Problem details »
Do these statements agree with the CareFirst article? For each, answer yes or no and quote the article's deciding words exactly.
1. CareFirst filed in March for a 50 percent premium increase on its open enrollment policies.
2. Judge John Carroll Byrnes sided with Insurance Commissioner Steven B. Larsen.
3. The open enrollment policies require a medical exam.

Text »

CareFirst elects not to raise rates

`Open enrollment' decision anticipates a revised program

Hefty boost was possible

7,000 current clients and new members are affected

January 04, 2002|By M. William Salganik | M. William Salganik,SUN STAFF

CareFirst BlueCross Blue-Shield said yesterday that it will not raise premiums on its "open enrollment" policies, despite a recent court ruling that makes a hefty rate increase possible.

John A. Picciotto, CareFirst's executive vice president and general counsel, said the insurer will not increase rates on an estimated 7,000 current subscribers, or on new members during the next enrollment period in May, because it expected legislators to change or replace the open enrollment program.

The ruling permitting the rate increases is the latest - and probably not the final - step in a long-running dispute between CareFirst and Maryland Insurance Commissioner Steven B. Larsen.

In March, CareFirst filed for a 50 percent increase in premiums for its open enrollment policies, which are offered without medical exams and intended to provide an alternative for people who have difficulty getting insurance because of health problems. The open enrollment program is also known as the SAAC program, since it is supposed to offer "substantial, available and affordable coverage" to the difficult-to-insure.

CareFirst said in its rate filing that claims on the open enrollment policies had exceeded premiums by about $2 million in the previous year. Larsen, however, denied the increase, saying that CareFirst received more then $30 million in hospital discounts because it participated in the SAAC program - an incentive offered by state regulators to help reduce the number of uninsured.

CareFirst appealed, arguing that Larsen's authority extended only to reviewing premiums compared to claims - not to whether CareFirst should use its hospital discount to keep down the price of open enrollment policies.

Judge John Carroll Byrnes, in Baltimore City Circuit Court, sided with CareFirst in a Dec. 21 ruling. He said the Maryland Insurance Administration (MIA) could use "statistical analysis and reasonable actuarial assumptions" to see if SAAC polices "would cost too much in light of the coverage it would buy." However, the judge wrote, "the discount benefit ... is simply not within the statutory authority of MIA."

Data supplied »

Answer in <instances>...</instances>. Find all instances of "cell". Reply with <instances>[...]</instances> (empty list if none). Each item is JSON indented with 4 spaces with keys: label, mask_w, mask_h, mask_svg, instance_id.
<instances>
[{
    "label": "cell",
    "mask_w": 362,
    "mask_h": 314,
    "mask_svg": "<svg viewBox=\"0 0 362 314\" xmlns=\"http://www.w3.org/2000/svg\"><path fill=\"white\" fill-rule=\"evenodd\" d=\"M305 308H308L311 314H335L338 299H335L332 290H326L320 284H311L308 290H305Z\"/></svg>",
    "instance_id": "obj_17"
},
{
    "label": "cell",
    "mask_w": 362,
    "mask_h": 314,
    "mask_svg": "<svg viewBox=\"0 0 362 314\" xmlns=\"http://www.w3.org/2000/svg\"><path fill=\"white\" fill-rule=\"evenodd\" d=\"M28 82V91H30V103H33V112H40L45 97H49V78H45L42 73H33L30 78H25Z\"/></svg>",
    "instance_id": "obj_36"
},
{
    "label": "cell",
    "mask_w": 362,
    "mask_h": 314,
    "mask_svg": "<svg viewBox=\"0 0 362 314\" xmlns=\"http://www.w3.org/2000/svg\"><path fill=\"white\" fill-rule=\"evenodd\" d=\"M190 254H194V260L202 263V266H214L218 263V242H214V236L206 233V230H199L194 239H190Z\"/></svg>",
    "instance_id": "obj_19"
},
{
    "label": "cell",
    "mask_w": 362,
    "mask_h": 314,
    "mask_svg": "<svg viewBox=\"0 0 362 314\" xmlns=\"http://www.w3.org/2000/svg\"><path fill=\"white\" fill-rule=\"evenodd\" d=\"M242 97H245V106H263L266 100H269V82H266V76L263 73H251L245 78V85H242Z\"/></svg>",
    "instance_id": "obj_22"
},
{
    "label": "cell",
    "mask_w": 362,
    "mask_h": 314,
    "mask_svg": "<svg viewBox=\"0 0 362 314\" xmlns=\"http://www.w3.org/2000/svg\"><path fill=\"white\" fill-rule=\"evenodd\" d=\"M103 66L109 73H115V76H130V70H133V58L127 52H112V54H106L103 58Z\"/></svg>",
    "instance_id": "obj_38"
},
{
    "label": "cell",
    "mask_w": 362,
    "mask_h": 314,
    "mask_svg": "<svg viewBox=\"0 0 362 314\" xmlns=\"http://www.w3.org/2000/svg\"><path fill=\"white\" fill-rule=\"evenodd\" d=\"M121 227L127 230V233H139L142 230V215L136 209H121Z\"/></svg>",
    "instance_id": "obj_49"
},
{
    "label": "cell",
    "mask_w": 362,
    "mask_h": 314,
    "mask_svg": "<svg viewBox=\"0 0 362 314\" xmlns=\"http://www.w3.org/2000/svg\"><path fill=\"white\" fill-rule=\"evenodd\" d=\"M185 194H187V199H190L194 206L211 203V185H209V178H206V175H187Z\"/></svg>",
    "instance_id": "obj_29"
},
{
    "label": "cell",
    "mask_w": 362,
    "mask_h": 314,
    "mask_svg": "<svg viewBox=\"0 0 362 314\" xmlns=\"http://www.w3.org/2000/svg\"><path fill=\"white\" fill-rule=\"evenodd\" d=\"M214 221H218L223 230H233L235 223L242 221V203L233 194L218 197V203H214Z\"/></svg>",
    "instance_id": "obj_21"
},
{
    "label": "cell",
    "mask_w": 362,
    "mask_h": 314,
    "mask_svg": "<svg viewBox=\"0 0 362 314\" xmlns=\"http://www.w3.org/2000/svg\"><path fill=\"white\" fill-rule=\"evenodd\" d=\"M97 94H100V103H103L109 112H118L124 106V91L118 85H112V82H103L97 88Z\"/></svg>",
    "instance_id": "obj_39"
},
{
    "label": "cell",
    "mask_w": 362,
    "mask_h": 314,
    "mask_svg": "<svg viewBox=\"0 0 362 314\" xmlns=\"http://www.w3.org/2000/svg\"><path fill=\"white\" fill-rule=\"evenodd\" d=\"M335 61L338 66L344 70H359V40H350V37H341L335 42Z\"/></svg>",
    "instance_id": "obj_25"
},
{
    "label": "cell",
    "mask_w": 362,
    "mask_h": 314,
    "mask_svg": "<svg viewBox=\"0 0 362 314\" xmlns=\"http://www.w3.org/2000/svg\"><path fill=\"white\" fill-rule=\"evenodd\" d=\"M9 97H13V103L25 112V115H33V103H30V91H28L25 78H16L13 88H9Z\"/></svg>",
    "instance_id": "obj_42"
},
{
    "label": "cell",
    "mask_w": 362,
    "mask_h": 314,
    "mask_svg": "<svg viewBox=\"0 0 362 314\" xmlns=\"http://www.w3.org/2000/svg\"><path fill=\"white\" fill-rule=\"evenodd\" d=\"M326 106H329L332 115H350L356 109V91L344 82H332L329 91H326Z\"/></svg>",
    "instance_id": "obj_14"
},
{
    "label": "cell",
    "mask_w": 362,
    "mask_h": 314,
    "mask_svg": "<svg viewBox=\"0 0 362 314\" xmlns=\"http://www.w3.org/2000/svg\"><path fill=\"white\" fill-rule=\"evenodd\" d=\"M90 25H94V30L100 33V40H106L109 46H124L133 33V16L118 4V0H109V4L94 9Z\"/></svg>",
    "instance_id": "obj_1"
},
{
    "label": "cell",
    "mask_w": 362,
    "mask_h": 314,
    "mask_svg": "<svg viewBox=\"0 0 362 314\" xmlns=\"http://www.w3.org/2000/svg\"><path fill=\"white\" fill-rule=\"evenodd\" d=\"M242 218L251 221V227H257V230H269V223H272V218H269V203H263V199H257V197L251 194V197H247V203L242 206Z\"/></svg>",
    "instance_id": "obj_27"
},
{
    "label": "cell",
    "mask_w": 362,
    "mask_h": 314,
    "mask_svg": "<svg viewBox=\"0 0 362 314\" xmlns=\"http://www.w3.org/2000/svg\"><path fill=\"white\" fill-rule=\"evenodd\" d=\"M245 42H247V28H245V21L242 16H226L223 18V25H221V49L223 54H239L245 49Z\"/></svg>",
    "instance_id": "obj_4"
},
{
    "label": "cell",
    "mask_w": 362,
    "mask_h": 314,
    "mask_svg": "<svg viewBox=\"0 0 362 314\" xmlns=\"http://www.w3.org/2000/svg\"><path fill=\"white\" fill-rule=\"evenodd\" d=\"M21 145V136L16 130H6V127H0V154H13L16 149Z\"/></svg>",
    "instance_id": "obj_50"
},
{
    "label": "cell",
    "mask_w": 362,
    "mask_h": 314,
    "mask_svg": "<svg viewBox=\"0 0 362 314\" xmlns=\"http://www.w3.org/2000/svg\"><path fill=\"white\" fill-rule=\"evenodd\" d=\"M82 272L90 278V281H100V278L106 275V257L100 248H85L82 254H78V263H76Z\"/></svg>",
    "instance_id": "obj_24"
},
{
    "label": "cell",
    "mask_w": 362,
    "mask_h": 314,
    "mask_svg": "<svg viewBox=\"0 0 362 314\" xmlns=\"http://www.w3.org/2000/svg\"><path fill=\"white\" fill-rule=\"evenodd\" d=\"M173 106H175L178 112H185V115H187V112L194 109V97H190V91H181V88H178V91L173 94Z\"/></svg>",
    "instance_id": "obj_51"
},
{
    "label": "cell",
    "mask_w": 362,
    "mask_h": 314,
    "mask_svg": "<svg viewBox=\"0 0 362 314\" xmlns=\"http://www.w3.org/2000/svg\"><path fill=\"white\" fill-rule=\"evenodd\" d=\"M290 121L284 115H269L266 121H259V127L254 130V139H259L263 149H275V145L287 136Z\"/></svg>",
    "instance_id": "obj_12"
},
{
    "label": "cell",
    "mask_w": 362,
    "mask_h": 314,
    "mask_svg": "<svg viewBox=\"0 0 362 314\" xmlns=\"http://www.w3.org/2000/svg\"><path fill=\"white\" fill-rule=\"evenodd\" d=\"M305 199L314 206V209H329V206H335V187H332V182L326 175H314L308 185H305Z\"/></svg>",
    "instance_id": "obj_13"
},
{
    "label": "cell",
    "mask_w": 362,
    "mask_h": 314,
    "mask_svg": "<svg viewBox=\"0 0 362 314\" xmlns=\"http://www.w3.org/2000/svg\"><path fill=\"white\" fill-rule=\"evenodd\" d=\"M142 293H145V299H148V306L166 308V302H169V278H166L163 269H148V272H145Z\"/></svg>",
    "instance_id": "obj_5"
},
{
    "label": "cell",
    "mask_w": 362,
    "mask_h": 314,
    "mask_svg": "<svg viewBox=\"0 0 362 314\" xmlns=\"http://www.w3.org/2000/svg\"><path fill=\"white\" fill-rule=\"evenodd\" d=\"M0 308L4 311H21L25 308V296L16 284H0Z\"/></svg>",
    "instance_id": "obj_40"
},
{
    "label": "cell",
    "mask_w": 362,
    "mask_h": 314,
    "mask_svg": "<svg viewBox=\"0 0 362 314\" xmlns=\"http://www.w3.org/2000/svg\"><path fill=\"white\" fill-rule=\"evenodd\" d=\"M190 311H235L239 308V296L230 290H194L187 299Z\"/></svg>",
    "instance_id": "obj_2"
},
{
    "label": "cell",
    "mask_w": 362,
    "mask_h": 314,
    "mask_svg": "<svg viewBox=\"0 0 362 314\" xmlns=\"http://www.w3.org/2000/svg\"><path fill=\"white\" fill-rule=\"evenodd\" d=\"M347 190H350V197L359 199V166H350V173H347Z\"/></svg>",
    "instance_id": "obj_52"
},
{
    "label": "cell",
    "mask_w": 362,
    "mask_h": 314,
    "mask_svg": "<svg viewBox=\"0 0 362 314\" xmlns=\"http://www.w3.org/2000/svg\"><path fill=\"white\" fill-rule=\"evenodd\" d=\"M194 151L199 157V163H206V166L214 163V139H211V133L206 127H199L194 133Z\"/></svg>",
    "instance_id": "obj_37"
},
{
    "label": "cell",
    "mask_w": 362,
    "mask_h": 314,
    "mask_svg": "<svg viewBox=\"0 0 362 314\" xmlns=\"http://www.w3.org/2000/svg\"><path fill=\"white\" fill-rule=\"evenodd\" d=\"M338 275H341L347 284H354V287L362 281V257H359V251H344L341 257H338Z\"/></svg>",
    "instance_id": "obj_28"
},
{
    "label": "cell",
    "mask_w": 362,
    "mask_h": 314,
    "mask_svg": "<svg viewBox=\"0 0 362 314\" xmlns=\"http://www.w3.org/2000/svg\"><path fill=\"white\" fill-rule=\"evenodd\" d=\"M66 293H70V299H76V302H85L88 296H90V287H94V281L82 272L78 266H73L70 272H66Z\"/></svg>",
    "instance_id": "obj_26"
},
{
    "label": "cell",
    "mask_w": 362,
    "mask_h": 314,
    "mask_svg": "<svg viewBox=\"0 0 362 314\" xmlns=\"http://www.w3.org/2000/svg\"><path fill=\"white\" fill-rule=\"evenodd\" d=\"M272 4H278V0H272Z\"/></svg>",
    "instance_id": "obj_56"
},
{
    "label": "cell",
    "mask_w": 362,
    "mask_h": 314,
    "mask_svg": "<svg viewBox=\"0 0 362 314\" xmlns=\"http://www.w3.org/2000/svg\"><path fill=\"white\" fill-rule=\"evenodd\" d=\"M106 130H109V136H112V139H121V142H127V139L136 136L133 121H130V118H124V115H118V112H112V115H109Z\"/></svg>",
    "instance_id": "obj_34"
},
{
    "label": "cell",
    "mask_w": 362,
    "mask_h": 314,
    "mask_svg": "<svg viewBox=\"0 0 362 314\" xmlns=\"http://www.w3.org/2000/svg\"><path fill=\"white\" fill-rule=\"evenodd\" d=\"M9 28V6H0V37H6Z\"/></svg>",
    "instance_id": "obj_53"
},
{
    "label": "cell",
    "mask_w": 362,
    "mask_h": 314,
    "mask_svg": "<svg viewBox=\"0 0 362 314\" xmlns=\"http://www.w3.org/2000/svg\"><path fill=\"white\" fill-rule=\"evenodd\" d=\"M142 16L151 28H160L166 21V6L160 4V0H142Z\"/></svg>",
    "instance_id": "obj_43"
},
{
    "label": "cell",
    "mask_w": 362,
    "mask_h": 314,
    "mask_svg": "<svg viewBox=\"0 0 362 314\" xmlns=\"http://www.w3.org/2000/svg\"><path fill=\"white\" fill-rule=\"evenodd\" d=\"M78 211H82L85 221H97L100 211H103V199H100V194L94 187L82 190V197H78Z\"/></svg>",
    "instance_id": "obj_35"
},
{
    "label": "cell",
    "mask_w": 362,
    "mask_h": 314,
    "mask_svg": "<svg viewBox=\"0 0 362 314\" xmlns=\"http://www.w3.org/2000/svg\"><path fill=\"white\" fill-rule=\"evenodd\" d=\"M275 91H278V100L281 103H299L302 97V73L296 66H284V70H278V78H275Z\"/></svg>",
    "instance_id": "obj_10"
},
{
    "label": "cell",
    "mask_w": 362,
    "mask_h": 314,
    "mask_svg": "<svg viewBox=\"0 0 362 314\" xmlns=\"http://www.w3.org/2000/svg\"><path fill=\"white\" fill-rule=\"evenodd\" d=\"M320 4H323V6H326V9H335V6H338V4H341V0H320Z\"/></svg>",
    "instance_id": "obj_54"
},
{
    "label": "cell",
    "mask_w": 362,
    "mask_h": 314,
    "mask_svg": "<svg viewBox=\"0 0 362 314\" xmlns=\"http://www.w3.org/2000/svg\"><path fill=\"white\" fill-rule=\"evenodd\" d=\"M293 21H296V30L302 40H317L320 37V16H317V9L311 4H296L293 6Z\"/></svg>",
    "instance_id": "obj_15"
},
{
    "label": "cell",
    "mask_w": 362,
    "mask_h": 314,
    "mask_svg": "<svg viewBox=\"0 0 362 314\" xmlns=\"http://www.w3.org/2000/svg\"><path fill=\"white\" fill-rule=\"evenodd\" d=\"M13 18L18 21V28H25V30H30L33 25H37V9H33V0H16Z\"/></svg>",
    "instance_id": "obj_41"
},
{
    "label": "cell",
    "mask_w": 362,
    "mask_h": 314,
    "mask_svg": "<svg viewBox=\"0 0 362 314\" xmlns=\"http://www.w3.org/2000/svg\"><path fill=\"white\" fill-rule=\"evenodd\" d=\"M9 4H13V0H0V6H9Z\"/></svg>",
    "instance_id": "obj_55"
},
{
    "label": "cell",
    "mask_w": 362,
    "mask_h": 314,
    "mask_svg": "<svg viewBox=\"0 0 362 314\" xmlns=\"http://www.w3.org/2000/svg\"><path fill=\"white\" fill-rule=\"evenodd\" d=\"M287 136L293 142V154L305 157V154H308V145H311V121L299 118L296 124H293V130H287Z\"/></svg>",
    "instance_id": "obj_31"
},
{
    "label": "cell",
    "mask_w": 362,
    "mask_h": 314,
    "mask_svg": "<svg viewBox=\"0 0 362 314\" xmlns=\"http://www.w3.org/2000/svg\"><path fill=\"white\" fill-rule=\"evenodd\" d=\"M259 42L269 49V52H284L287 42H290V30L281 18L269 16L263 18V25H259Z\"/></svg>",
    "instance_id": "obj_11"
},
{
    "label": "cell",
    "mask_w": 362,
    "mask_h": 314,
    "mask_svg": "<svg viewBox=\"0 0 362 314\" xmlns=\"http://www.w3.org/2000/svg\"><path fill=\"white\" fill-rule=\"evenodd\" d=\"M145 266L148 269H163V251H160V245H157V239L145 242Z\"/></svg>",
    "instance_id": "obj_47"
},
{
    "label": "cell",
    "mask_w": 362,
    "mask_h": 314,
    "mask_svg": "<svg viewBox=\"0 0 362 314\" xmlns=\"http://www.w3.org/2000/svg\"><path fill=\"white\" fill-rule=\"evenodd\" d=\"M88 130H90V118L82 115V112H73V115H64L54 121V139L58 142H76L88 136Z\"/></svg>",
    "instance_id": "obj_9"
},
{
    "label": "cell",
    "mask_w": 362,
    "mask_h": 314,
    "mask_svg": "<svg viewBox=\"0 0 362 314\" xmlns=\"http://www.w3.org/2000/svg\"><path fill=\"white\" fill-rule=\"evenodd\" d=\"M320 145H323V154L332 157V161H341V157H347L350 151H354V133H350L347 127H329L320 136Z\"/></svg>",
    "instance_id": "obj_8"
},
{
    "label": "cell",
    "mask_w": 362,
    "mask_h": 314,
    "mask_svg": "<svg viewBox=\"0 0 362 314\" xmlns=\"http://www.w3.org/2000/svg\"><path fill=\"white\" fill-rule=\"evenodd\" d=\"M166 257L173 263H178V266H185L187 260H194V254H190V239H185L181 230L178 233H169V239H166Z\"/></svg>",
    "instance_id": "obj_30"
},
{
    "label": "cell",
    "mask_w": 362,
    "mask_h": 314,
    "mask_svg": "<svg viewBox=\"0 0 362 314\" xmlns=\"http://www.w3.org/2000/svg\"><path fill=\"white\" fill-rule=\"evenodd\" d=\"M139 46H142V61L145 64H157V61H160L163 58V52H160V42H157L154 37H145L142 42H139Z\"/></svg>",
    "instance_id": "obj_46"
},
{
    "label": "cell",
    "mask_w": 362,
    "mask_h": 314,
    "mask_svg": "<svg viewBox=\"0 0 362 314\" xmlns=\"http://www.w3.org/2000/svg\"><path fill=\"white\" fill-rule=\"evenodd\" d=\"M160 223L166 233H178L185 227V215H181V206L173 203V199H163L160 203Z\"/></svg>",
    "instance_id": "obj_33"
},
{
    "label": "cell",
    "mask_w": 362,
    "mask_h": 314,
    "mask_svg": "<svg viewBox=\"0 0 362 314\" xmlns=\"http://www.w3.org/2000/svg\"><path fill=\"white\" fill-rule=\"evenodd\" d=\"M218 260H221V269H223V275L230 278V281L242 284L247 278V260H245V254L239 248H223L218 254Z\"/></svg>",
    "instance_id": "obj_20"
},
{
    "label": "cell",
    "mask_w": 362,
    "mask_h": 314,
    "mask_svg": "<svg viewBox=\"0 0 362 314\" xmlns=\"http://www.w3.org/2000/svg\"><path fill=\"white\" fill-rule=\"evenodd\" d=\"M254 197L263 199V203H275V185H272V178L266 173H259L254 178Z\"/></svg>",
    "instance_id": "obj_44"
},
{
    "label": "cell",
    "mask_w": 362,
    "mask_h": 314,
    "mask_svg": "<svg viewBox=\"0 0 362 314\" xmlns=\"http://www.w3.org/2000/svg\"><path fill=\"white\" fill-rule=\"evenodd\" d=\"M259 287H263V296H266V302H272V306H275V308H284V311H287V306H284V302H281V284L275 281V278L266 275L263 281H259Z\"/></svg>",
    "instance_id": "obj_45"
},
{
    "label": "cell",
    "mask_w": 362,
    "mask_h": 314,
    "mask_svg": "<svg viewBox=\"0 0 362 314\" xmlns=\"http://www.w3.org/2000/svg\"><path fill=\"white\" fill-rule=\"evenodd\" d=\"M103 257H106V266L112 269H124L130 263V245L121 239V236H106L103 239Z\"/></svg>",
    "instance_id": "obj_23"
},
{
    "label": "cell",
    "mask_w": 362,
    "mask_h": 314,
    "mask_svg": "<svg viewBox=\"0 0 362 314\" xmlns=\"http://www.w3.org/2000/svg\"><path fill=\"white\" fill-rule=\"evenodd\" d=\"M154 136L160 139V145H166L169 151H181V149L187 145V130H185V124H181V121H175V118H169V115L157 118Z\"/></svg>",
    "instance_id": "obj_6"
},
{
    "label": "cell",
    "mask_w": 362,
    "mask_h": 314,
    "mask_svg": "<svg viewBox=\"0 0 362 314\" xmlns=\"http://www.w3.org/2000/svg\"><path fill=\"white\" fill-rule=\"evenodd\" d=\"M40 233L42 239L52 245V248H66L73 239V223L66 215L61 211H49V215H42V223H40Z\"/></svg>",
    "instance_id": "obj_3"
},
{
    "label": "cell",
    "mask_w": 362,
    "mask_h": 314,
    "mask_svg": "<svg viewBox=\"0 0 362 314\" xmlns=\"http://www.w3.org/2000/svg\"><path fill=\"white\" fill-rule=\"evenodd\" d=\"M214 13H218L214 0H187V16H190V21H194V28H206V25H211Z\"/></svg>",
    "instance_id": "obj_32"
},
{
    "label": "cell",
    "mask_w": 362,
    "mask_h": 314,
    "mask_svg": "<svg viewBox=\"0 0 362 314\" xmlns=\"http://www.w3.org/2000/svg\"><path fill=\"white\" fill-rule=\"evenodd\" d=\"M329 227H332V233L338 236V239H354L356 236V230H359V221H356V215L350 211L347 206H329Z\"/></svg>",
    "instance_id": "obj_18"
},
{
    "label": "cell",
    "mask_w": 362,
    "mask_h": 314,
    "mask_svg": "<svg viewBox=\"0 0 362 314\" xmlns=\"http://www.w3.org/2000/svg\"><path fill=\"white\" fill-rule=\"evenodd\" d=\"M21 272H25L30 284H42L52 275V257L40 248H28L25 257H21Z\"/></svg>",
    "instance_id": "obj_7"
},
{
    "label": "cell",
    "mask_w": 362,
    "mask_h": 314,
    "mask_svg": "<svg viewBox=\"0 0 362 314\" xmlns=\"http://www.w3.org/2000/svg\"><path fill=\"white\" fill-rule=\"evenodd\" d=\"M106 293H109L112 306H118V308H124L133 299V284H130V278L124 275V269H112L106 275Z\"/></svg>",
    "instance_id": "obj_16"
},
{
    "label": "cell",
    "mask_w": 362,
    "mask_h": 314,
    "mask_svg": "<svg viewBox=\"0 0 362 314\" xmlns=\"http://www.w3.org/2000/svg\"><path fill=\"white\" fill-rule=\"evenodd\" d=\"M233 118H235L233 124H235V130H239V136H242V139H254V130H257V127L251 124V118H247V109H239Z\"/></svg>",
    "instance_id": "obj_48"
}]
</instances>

Exercise output »
1. Yes: "In March, CareFirst filed for a 50 percent increase in premiums for its open enrollment policies"
2. No: "Judge John Carroll Byrnes, in Baltimore City Circuit Court, sided with CareFirst in a Dec. 21 ruling."
3. No: "which are offered without medical exams"